In the entries below, express as a JSON list of strings the lines starting at the line that contains "What would be the correct ranking of" and ending at the line that contains "from nearest to furthest?", with one string per line and blank lines left out.
## start RAW DATA
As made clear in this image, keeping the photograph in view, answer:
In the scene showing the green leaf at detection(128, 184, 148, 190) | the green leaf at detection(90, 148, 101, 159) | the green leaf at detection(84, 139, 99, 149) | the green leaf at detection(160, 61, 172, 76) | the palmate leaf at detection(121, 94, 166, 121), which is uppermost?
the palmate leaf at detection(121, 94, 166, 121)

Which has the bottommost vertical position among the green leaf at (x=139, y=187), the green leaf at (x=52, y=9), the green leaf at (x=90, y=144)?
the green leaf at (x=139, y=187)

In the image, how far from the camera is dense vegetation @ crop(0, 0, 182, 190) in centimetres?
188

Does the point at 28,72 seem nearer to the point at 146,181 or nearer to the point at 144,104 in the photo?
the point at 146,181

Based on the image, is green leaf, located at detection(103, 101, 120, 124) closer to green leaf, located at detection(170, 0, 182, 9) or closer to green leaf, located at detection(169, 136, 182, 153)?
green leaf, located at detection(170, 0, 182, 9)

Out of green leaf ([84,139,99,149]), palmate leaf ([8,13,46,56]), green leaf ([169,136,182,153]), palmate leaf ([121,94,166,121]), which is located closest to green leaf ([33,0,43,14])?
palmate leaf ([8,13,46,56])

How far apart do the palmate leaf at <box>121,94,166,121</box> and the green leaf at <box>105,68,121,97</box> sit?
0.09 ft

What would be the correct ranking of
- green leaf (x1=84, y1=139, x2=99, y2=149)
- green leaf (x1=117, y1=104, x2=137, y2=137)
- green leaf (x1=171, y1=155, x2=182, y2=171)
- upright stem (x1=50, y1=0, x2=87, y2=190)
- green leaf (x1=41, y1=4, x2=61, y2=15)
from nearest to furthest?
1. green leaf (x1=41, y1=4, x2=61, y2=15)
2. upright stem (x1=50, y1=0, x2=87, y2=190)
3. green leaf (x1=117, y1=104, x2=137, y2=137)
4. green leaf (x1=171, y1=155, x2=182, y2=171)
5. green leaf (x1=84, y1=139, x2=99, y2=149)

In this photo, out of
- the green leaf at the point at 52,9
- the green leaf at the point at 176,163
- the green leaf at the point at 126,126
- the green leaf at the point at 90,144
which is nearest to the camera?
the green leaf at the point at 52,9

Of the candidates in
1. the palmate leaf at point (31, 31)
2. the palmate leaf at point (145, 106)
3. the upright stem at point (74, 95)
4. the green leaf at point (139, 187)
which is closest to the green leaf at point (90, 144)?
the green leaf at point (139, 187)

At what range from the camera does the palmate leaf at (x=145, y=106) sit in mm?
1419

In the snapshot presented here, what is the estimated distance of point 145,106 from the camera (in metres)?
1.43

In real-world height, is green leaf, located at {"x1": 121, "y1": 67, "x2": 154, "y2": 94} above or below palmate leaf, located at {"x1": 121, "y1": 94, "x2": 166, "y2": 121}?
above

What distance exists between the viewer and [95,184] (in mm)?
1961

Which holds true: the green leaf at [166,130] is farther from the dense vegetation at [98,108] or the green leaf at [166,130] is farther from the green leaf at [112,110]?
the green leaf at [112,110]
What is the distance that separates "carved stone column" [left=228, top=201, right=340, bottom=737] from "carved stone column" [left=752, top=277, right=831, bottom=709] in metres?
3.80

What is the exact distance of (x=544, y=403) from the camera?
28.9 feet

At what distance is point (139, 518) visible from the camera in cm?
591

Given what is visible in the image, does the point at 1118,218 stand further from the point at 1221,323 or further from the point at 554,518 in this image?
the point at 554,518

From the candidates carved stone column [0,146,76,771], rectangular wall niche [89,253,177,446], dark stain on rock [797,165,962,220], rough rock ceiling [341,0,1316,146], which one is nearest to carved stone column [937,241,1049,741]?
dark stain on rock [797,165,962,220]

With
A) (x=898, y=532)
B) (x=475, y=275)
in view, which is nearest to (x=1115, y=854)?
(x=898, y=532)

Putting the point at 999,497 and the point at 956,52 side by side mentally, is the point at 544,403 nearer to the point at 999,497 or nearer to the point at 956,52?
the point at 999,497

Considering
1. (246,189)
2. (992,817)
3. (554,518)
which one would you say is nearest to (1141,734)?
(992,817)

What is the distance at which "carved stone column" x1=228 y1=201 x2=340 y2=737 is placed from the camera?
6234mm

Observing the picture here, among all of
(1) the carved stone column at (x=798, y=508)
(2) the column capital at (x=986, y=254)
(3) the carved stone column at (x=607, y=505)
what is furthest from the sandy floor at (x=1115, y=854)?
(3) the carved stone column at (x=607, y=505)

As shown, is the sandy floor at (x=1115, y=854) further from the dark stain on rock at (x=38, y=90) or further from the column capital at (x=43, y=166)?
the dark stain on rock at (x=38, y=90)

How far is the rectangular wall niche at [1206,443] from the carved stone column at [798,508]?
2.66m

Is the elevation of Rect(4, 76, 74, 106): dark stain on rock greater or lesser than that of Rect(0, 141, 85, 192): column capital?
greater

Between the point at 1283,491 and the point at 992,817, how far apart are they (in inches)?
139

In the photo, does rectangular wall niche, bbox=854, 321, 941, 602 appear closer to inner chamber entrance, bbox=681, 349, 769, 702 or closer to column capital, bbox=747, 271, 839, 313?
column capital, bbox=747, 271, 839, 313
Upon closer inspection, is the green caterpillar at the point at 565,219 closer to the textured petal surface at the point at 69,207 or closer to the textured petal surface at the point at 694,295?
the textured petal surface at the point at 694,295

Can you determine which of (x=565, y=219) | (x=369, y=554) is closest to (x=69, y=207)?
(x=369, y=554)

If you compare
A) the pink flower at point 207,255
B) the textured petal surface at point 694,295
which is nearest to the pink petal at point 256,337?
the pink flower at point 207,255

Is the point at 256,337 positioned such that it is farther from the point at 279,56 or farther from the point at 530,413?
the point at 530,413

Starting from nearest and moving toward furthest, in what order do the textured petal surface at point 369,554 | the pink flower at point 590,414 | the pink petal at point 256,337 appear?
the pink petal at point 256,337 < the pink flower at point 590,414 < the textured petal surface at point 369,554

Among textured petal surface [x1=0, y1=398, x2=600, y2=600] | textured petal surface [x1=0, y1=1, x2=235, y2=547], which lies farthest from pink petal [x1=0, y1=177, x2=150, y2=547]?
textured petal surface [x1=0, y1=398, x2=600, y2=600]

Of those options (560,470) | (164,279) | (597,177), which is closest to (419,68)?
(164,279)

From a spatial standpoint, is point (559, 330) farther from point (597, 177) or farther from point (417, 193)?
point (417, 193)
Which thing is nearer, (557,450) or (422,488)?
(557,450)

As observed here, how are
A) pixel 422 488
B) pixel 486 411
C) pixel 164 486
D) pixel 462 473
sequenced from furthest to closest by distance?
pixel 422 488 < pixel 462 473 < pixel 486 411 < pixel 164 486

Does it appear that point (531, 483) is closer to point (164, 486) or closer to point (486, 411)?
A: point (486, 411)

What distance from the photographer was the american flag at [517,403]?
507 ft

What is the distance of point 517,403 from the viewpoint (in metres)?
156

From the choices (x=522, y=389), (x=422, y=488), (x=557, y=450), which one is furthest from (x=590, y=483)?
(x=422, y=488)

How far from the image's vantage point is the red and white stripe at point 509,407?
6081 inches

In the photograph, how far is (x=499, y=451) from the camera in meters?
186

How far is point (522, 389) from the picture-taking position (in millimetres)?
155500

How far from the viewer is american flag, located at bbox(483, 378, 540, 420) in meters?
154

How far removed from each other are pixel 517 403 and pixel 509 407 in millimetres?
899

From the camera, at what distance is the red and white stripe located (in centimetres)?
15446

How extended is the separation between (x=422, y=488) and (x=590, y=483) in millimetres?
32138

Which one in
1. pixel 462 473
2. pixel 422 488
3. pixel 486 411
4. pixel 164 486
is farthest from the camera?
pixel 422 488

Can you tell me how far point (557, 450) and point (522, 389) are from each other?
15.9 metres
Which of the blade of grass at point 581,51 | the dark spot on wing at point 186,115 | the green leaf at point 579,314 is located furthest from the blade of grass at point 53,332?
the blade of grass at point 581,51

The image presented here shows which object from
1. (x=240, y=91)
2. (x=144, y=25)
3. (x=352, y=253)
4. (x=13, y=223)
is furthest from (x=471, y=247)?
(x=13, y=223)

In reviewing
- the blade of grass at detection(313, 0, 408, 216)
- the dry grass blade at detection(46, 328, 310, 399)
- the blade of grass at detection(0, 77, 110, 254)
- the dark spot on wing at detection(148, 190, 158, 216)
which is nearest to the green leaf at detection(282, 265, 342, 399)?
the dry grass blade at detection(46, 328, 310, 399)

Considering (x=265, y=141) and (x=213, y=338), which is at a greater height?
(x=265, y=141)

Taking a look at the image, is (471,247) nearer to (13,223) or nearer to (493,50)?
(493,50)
## end RAW DATA
- _EXPECTED OUTPUT_:
[
  "What would be the correct ranking of",
  "- green leaf (x1=84, y1=139, x2=99, y2=149)",
  "- green leaf (x1=117, y1=104, x2=137, y2=137)",
  "- green leaf (x1=171, y1=155, x2=182, y2=171)",
  "- upright stem (x1=50, y1=0, x2=87, y2=190)",
  "- green leaf (x1=41, y1=4, x2=61, y2=15)",
  "from nearest to furthest?"
]